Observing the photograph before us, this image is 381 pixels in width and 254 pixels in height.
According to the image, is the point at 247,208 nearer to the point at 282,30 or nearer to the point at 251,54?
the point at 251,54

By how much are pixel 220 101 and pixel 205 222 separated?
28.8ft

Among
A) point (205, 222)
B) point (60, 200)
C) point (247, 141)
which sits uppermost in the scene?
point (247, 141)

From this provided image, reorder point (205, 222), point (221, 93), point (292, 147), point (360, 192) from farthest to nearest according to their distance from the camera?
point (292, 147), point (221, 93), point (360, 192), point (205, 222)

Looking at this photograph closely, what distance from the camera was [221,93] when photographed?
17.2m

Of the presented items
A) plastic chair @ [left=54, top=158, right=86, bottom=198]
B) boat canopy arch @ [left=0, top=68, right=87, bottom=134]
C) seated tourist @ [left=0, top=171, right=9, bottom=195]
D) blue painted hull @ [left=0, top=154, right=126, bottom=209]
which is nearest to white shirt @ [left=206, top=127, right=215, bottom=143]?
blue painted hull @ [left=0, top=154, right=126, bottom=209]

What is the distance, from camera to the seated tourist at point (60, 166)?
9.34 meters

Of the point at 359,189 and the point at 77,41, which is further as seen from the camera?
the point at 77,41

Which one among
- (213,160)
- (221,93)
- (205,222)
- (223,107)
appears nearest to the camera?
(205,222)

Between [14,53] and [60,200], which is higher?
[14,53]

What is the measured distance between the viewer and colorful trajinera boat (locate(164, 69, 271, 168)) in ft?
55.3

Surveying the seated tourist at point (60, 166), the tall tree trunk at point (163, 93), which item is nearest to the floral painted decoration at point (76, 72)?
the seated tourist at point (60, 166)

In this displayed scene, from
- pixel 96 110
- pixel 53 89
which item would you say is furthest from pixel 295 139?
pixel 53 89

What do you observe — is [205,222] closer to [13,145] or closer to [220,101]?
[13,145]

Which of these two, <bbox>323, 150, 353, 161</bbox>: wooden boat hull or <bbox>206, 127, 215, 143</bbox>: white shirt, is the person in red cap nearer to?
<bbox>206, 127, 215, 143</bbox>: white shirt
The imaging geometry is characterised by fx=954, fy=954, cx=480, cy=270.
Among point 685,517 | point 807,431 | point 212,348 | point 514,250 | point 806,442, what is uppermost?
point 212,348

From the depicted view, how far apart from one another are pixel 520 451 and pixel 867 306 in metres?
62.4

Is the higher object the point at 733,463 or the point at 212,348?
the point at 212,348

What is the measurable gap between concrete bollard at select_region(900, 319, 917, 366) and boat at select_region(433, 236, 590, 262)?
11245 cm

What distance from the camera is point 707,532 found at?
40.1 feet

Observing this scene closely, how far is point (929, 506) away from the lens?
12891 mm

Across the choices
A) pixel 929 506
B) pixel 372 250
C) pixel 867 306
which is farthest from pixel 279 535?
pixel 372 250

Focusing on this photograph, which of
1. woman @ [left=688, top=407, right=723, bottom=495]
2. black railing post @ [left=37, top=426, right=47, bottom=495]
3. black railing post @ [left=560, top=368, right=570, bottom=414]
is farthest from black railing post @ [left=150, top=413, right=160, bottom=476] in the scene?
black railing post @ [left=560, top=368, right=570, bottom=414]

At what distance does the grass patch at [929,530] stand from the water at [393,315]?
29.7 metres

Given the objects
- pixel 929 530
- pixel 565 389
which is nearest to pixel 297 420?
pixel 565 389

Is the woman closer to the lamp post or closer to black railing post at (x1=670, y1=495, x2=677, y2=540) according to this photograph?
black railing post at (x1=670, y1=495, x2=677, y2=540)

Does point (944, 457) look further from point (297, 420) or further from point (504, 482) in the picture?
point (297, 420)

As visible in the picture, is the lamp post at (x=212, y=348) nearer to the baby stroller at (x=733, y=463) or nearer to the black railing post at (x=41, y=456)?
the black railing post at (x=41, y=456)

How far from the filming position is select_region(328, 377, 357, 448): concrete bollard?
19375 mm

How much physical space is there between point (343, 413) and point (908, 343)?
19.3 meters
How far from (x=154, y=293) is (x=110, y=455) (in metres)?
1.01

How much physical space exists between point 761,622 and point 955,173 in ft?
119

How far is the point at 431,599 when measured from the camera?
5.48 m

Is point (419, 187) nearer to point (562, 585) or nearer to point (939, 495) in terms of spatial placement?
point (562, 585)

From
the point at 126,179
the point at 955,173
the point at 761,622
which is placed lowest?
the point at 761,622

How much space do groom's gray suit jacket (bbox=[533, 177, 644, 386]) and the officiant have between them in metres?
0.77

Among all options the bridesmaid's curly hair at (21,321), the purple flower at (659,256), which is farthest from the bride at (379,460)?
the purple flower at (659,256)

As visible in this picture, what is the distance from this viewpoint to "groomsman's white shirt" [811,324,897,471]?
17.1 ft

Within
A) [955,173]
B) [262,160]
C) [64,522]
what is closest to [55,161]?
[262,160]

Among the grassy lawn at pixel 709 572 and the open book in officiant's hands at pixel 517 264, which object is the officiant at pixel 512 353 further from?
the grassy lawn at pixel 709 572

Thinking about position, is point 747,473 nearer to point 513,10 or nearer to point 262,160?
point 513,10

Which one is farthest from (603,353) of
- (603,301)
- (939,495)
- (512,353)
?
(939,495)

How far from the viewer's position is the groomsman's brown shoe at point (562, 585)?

══════════════════════════════

*Work required*: Please give the stretch from the line containing "Among all options" through the end of the material again, changing "groomsman's" to "usher's" and leaving everything else unchanged.

*Exercise solution*:
Among all options the bridesmaid's curly hair at (21,321), the purple flower at (659,256), which is farthest from the bride at (379,460)?
the purple flower at (659,256)

As visible in this picture, what is the distance from this viewpoint to "usher's white shirt" [811,324,897,471]?
17.1 ft

Within
A) [955,173]
B) [262,160]
C) [64,522]
what is closest to [55,161]?
[262,160]

Among the grassy lawn at pixel 709 572 and the open book in officiant's hands at pixel 517 264, which object is the officiant at pixel 512 353 further from?
the grassy lawn at pixel 709 572

Thinking about position, is point 747,473 nearer to point 513,10 or nearer to point 262,160?
point 513,10

Which one is farthest from (603,353) of
- (603,301)
- (939,495)
- (512,353)
?
(939,495)

How far from the viewer's position is the usher's brown shoe at point (562, 585)?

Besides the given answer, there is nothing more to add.